Catherine - So we hear that flu is a problem in birds and in humans. What about other animals?

John - It's mainly this bird reservoir and humans. All other animals on this planet get flu. We know horses get it, whales get it. You name it and they have it, although obviously at the moment we are more interested in the human aspect than whales.

Chris - So why should this particular strain of bird flu be an issue? Why is it more problematic than the normal strains of flu that reach our shores?

John - Because this is an entirely new one. This has emerged from this reservoir and no-one has ever seen it before. No-one on this planet has any immunity to it. We're all relying on our snot basically, as that's all we've got, and of course these new drugs and maybe some new vaccines.

Chris - So when you say we've never seen this before you're saying that most of us, because we've come across flu in the past have a degree of underlying immunity to the virus. But because this one is so different, we have no protection. Our pre-existing exposure gives no protection.

John - Yes, we're very very vulnerable, and that's what the worry is.

Catherine - But can't they just make a vaccine for it?

John - You can stock up on antiviral drugs. The class of drugs that blocks the mushroom on the virus is a very powerful class of drugs, and I think we will be relying on those. But as for the vaccine, which will also be very important indeed, one has to make a choice. I think the choice to make is to go for the virus we've got at the moment and assume that it's not going to mutate too much. We can then make some vaccines and all relax in our beds.

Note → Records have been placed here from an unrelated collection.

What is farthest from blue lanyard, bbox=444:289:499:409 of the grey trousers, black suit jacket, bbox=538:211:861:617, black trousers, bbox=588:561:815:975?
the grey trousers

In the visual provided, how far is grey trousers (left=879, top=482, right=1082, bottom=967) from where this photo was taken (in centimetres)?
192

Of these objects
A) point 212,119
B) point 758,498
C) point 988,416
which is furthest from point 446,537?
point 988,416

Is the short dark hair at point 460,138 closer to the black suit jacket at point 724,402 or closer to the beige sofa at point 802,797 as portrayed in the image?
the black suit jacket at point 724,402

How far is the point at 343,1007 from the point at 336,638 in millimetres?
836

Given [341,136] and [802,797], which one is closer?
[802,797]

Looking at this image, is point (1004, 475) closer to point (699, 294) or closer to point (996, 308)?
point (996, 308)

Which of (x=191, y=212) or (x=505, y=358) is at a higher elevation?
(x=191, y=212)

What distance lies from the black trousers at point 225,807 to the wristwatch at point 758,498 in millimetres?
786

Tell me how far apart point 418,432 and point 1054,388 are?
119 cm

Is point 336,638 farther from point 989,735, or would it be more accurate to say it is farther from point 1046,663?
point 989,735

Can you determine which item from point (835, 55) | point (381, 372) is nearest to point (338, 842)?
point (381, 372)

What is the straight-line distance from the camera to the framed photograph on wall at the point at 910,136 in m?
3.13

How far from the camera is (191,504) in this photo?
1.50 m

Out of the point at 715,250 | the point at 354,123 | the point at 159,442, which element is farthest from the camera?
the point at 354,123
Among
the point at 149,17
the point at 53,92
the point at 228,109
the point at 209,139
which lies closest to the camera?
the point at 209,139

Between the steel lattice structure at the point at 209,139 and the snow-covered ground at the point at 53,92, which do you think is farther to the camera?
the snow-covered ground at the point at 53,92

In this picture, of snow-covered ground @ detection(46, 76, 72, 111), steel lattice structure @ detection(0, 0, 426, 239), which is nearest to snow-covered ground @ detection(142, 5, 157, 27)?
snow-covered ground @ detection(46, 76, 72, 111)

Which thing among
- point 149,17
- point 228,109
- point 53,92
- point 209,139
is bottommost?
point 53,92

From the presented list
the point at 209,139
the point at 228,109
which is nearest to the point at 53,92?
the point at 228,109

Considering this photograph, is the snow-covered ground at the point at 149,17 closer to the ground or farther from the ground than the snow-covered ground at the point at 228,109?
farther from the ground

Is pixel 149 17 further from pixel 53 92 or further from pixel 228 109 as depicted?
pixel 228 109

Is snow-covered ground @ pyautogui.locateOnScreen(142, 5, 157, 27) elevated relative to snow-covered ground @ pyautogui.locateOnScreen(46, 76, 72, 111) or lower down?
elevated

Chris - Because there's some evidence that this particular strain has been in circulation for a little while before and there is a backdated or stored version of that that has been shown to be protective if it's turned into a vaccine.

John - Yes, and the most recent experiments in volunteers shows that you can get some protective immunity. You might need a lot of inactivated virus to do it, but in practice you can get something. So I think there's every reason now to press the button, make some more of this vaccine and relax a little bit.